_Input data_.

* * * *

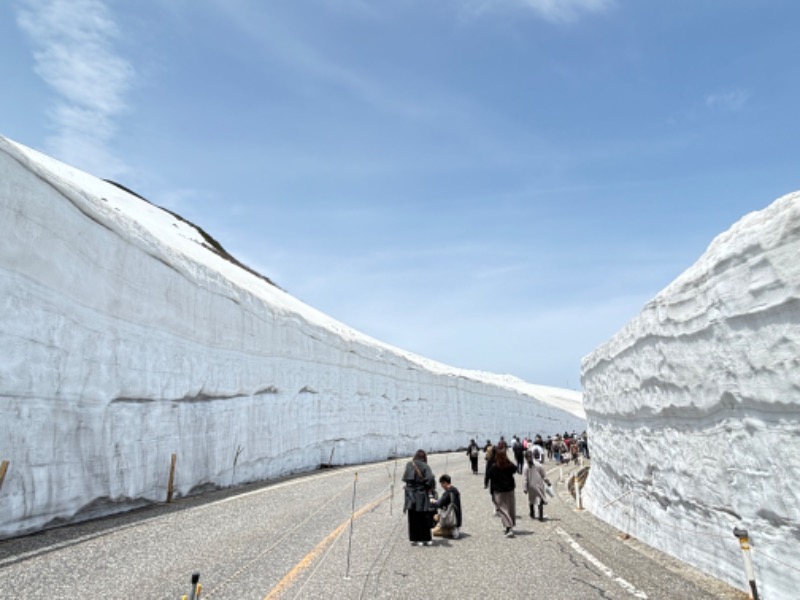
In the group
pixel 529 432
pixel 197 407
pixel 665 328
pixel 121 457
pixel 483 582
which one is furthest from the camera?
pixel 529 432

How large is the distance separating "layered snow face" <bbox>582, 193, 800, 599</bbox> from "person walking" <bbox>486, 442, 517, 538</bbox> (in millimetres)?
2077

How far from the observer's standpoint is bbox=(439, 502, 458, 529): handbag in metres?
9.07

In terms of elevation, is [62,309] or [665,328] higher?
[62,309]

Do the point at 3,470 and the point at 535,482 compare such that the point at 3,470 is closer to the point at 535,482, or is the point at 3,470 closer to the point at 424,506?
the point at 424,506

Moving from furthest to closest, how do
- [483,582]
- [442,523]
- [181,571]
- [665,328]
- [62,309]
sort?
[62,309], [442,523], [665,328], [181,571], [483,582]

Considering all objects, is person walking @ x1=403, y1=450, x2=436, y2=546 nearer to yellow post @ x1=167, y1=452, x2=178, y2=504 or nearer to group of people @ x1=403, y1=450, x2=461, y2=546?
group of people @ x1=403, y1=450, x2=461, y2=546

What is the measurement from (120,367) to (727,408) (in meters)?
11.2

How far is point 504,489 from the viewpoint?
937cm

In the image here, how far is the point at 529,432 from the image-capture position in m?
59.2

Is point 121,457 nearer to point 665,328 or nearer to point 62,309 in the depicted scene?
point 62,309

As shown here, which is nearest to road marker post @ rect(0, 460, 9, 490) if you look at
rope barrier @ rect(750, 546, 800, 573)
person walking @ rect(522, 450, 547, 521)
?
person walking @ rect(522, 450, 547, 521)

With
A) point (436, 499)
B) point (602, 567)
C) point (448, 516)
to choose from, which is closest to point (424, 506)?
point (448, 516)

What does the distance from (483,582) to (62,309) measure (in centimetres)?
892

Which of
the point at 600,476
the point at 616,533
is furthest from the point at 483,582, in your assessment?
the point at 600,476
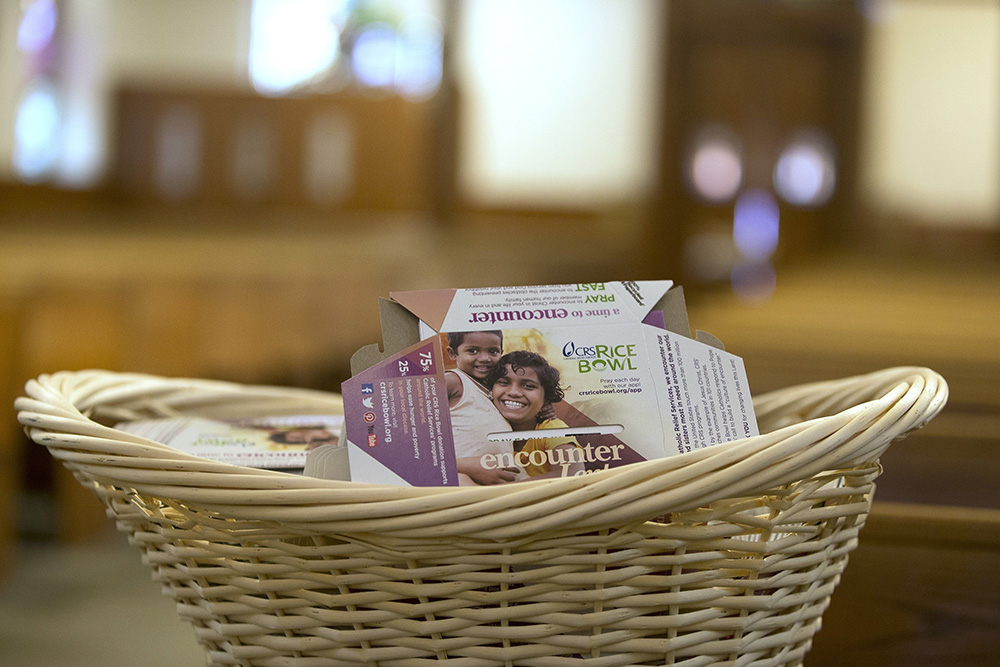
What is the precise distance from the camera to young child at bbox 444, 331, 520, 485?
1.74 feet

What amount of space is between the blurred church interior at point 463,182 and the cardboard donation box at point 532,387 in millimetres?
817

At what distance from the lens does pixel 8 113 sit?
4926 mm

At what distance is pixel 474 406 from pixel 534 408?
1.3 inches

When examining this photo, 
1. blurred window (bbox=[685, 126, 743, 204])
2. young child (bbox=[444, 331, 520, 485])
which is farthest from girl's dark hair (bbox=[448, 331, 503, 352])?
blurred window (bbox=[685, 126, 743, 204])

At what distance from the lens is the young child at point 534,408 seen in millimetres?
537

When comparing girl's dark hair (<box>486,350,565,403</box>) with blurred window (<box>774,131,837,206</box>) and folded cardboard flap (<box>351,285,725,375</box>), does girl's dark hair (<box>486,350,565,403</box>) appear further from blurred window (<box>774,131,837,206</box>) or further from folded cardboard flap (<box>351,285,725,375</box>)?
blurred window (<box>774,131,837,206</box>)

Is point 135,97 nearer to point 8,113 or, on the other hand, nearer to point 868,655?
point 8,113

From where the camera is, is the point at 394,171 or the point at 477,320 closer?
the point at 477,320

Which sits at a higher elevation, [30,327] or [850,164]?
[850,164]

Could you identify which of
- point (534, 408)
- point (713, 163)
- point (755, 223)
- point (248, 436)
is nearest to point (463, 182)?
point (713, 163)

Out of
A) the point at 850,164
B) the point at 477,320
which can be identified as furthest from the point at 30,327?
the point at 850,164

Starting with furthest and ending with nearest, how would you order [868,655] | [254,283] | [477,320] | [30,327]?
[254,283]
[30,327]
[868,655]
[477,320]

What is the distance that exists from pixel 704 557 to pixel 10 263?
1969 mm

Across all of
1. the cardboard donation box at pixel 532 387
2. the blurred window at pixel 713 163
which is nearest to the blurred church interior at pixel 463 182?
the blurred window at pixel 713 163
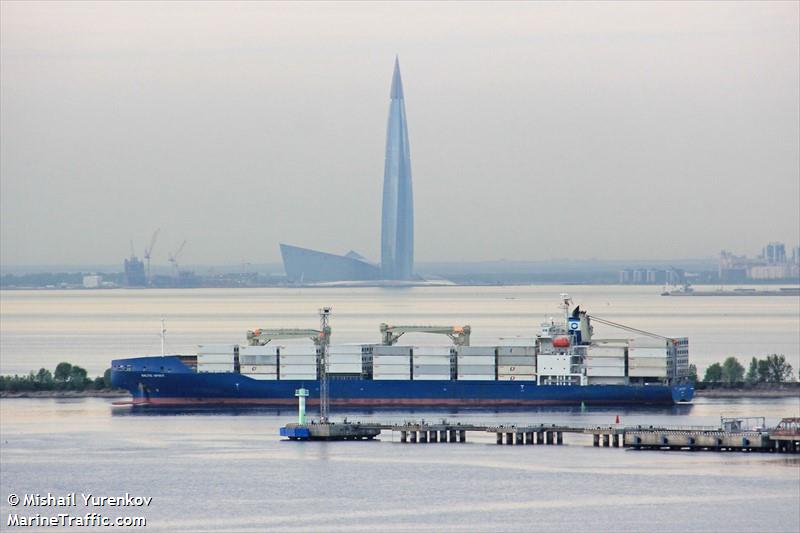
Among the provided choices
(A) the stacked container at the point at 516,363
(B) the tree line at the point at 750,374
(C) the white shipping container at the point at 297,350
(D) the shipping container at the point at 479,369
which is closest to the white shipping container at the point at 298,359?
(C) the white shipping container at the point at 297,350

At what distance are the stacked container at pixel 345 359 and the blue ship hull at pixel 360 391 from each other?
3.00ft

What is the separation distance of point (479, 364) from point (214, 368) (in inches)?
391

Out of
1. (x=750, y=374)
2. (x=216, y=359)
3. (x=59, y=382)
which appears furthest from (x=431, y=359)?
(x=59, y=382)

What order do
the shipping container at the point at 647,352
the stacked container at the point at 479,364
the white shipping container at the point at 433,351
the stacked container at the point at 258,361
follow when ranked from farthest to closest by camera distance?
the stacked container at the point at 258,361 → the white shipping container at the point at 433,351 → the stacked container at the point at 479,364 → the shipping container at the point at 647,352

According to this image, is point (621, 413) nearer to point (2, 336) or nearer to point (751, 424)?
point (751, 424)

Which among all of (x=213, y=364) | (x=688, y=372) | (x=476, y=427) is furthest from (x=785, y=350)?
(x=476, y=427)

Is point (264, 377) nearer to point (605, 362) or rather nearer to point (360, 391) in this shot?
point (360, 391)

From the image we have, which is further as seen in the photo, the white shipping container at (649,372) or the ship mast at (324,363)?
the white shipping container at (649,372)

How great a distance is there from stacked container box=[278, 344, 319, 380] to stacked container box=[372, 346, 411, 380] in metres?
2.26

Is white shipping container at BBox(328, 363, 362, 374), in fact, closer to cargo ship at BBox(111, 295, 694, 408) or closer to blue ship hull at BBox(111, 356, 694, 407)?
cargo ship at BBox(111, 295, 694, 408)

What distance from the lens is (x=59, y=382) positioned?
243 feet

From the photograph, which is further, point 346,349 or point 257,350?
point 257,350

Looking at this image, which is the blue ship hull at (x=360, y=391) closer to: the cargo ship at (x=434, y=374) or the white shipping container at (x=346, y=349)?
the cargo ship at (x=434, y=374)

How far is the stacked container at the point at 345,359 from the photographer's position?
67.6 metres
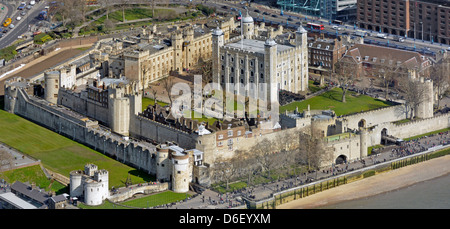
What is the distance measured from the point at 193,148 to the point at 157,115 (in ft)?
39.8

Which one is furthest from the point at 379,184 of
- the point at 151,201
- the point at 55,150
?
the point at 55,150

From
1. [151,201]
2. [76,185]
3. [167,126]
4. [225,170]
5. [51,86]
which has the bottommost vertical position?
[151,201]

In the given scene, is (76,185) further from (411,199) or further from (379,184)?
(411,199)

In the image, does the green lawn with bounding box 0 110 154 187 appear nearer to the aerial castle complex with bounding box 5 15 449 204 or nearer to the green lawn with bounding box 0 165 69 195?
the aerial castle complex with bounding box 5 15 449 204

* * * *

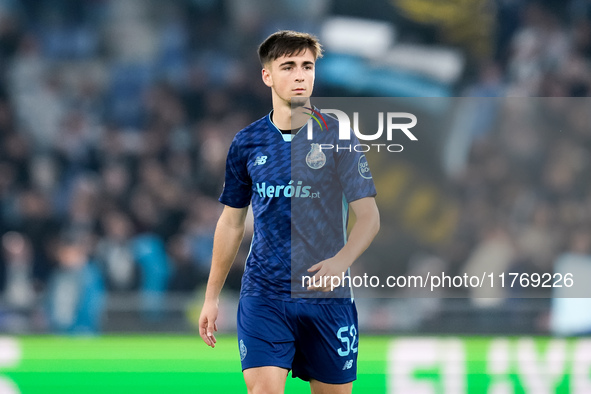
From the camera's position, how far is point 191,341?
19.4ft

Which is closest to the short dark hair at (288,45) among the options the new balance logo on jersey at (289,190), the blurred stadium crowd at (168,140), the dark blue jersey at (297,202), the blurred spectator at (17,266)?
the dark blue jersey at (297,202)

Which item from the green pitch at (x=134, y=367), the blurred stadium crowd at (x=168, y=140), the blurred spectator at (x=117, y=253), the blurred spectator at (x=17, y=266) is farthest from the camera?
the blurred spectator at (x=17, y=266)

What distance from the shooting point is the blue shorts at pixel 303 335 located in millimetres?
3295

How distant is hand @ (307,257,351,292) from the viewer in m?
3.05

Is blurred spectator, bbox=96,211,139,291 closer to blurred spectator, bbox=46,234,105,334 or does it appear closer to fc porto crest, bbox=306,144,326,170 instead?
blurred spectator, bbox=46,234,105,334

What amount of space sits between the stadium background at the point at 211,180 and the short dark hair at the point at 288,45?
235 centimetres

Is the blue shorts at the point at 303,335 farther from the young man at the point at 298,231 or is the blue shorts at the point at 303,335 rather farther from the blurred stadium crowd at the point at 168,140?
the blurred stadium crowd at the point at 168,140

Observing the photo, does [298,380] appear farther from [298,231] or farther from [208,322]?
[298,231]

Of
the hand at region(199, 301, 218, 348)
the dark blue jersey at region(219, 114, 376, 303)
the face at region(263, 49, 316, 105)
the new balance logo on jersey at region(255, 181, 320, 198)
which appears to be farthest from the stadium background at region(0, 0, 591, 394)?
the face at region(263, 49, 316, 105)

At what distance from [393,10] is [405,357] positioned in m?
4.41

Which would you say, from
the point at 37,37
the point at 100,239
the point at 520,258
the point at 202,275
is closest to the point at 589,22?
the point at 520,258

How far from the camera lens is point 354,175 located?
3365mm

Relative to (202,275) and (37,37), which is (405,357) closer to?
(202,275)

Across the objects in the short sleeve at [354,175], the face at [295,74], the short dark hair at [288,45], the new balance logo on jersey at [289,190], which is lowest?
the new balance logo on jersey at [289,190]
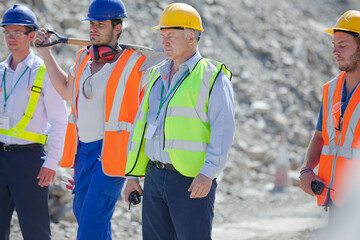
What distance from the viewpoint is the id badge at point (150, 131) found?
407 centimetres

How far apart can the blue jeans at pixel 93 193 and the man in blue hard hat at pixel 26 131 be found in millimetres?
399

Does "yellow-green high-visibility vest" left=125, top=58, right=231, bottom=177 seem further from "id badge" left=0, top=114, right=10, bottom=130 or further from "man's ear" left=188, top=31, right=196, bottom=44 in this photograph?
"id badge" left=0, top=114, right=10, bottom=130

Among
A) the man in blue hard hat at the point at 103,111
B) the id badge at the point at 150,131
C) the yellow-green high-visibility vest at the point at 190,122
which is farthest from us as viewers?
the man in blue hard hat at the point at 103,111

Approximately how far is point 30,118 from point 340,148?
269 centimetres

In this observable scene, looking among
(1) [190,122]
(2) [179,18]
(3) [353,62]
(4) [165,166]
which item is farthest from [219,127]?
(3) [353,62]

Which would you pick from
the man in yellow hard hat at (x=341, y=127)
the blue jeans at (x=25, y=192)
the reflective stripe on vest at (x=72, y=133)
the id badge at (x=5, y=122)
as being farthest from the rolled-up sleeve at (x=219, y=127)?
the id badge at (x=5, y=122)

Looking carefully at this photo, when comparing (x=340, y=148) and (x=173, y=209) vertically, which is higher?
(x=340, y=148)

* * * *

_What you need to do_. Put the stretch of lines from the one containing "Do the point" through the one containing "[62,309], [442,523], [665,328], [181,571], [483,582]" into a Markdown table with the columns Index and Line, numbering each line and leaving out blank lines.

_Result of the task_.
| Index | Line |
|---|---|
| 1 | Do the point at 3,470 and the point at 535,482 compare such that the point at 3,470 is closer to the point at 535,482, or is the point at 3,470 closer to the point at 424,506? |
| 2 | the point at 424,506 |
| 3 | Moving from furthest to closest, how do |
| 4 | - [483,582] |
| 5 | - [442,523] |
| 6 | - [181,571] |
| 7 | - [665,328] |
| 8 | - [62,309] |
| 9 | sort? |
| 10 | [62,309], [442,523], [665,328], [181,571], [483,582] |